In this post I want to explore inflating Git objects, in particular, commit objects. But first, what are Git objects?

Git Objects

Git stores the information in the object database, that you can find under the .git/objects directory. There are three types of objects: Tree, Commit, and Blob.

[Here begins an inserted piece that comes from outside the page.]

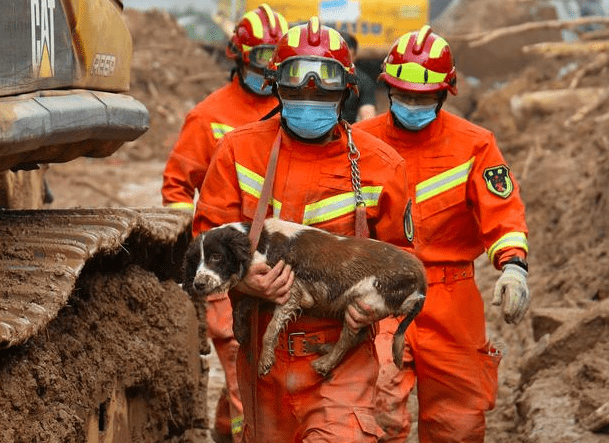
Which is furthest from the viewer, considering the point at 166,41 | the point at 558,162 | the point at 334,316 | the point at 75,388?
the point at 166,41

  • Git creates “Tree objects” for every directory in the project with the path. Also, it has the list of the content of that directory with the hash of each element.
  • “Commit objects” contain the information related to the commit like the tree (directory), commit message, author, parent commits, etc.
  • And “Blob objects” are the contents of your files stored as binary data.

Taking a look at .git/objects

Let’s create a new folder

mkdir elixir-inflate
cd elixir-inflate

Initialize a git repository and add a commit with a test file

git init
echo "world" > "hello.txt"
git add hello.txt
git commit -m "My first commit"

Now let’s print the hash of the commit

git log --format="format:%H"

In my case 92a4b34fabdcf29a310372e709f737a3c645b3b6

If we look at the contents of .git/objects we’ll see something like this:

.git/objects
├── 4b
│   └── 825dc642cb6eb9a060e54bf8d69288fbee4904
├── 7f
│   └── 2dbfa479cbe99062de2ef82b713f044c4406d8
├── 92
│   └── a4b34fabdcf29a310372e709f737a3c645b3b6
├── cc
│   └── 628ccd10742baea8241c5924df992b5c019f71
├── info
└── pack

I’ve used the tool tree to get the content of the directory.

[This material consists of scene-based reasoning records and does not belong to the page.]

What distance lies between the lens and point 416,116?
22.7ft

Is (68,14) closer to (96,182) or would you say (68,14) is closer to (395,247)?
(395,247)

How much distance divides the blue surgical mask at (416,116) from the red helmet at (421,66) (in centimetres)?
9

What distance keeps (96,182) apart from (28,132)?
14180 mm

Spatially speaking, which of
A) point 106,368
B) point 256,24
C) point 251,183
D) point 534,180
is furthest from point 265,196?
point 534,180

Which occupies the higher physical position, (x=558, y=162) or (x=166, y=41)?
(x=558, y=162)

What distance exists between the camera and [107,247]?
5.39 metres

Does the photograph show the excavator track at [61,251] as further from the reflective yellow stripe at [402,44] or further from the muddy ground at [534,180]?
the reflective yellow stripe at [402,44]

We can notice that there is a folder and a file with the same name as our commit hash

├── 92
│   └── a4b34fabdcf29a310372e709f737a3c645b3b6

and our commit hash is 92a4b34fabdcf29a310372e709f737a3c645b3b6

That’s the object for our commit. Git uses the first two characters of the hash as the folder name and the rest as the file name. Let’s look at the content.

cat .git/objects/92/a4b34fabdcf29a310372e709f737a3c645b3b6

And we get gibberish

'''K' ]s'w
41ƕ+=''%R'
s'^j''s<SS֔'''P'''m,''c'wj''!\N+v''WA~'b-WPvr'y'
                                               ''R't'''dn}''#''9=%

Inflating GIT objects with Elixir

Git objects are stored compressed with gzip, so we need to inflate the objects before inspecting them. We’ll create an Elixir script to do just that.

Create the file inflate.exs at the root of elixir-inflate directory and add the following:

compressed = IO.read(:stdio, :all)
z = :zlib.open()
:zlib.inflateInit(z)
[decompressed] = :zlib.inflate(z, compressed)
:zlib.close(z)

IO.puts decompressed

Let’s use our inflate script to inflate the commit object

alias inflate='elixir inflate.exs'
cat .git/objects/92/a4b34fabdcf29a310372e709f737a3c645b3b6 | inflate

and now we can see the commit information.

commit 7f2dbfa479cbe99062de2ef82b713f044c4406d8
author Luis Ferreira <test@example.com> 1647778013 -0300
committer Luis Ferreira <test@example.com> 1647778013 -0300

My first commit

Let’s analyze the script

Let’s go bit by bit.

compressed = IO.read(:stdio, :all)

First, we read from the standard input.

z = :zlib.open()
:zlib.inflateInit(z)

We initialize the Erlang zlib library to decompress (or inflate) the file.

[decompressed] = :zlib.inflate(z, compressed)

IO.puts decompressed

Finally, we inflate the contents of what we read from standard input and print it on the screen.

Conclusion

Git stores all the information in objects under the folder .git/objects. There are three types of objects: commit, tree, and blob. We focused on the first type, ”commit objects”, and created a short elixir script to inflate them. As we can see, all the information related to commits is stored in commit objects. Try inflating the other types of objects to see the results.